As I hung up the phone, I was about to re-launch my rant. We’d need to cancel a raft of play dates I’d set up—beach picnics, paddle boarding, barbecues—with families from Seth’s preschool. I needed Seth to feel the overwhelming consequence.

Before I could, Lance apologized. “I’m sorry I complained and was grumpy eariler,” he said. “It didn’t help things.”

“You’re right, Lance, Thank you,” I said. “But you would have corrected course quickly. Your brother made a bunch of choices not to listen, and we have to live with that.” Now, I played the cancelled playmate card, verbally tossing it into the pile, face-up, so Seth could inspect it.

Things began to sink in.

“We’re going home for a minute. I have to unload some things, I have to feed the dogs. You two are to go upstairs and eat a Z Bar and a yogurt each, and you will drink a glass of water, each,” I explained. “We won’t be able to eat dinner until after we pick up dad at the RV storage unit. No arguments. If you do anything except what I just told you, you will lose another privilege. Like being in the parade on Wednesday.”

I got compliance. We drove down to Salt Lake City to pick up Jeff.

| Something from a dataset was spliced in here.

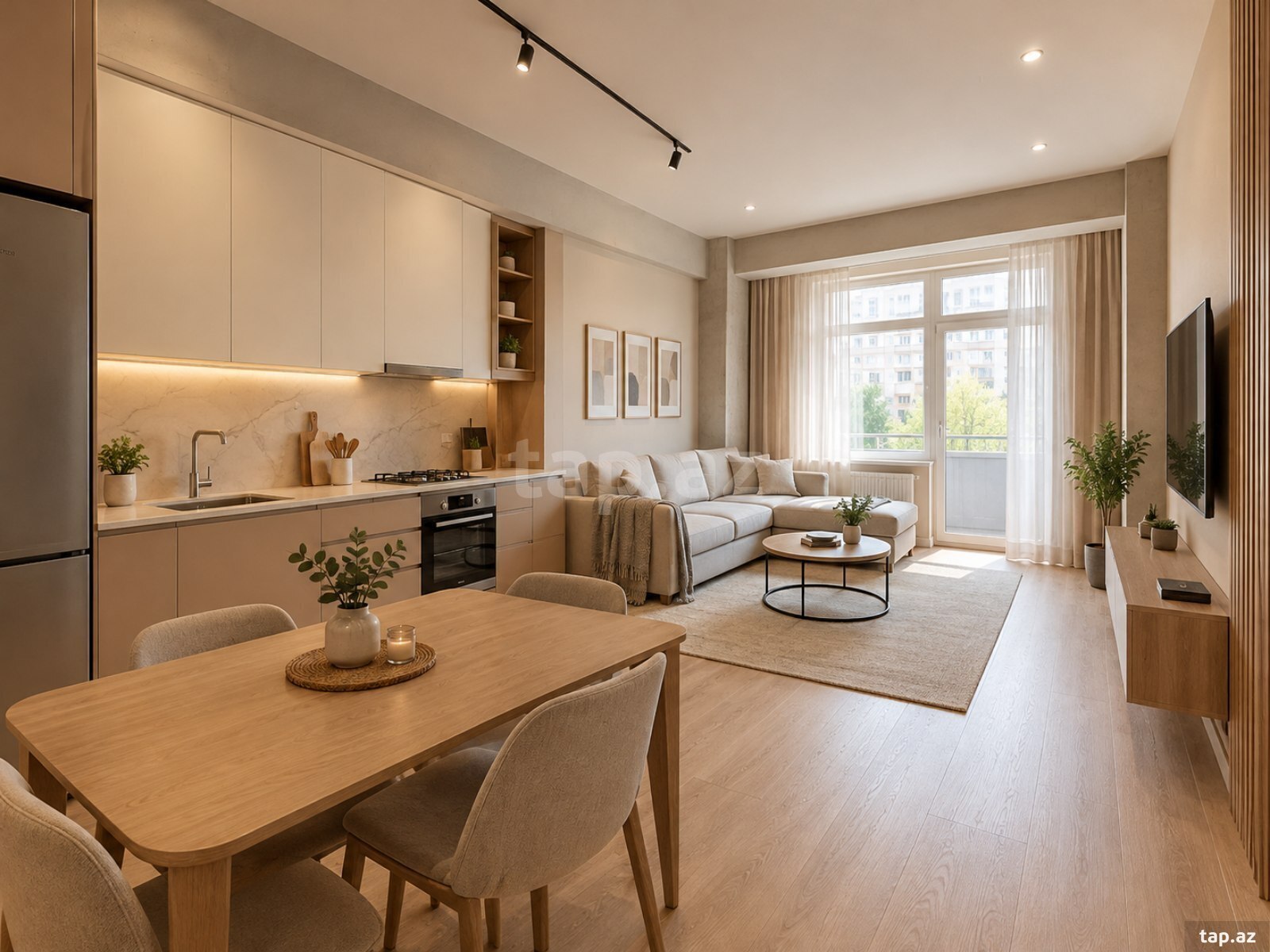 2-room apartment for sale, 6th microdistrict, Sumgait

“You know, guys, if we didn’t think you could do better, we would not expect better from you,” I said. “I’d just let you act any which way. But you can, and I won’t.”

“Yes, Mom,” came from the back seat.

We let Lance choose the restaurant. Cheesecake Factory. We let him order dessert. Seth was not allowed to partake in the cheesecake. We talked about consequences.

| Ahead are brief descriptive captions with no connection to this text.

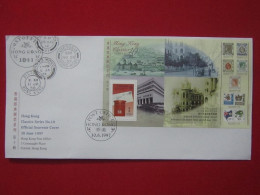 China Hong Kong FDC，1997 Hong Kong Classic Series Volume 10 - FDC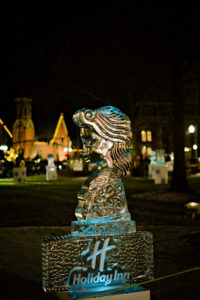 Medina, Ohio Ice Carving Festival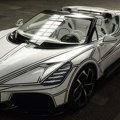 Bugatti W16 Mistral Blanc Éternel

“You know, guys, if we didn’t think you could do better…” Jeff began.

“Mom covered that, already dad,” Lance said. “We can do better. Right Seth?”

“Right, Lance.” A beat. Then: “Mom and Dad, I’m sorry I was disrespectful.”

A look passed between Jeff and me. We dared not mess with the moment.

I began to wonder if we might be on to something? Now, your turn: When’s the last time you enforced a consequence and were rewarded with the glimmer of a result?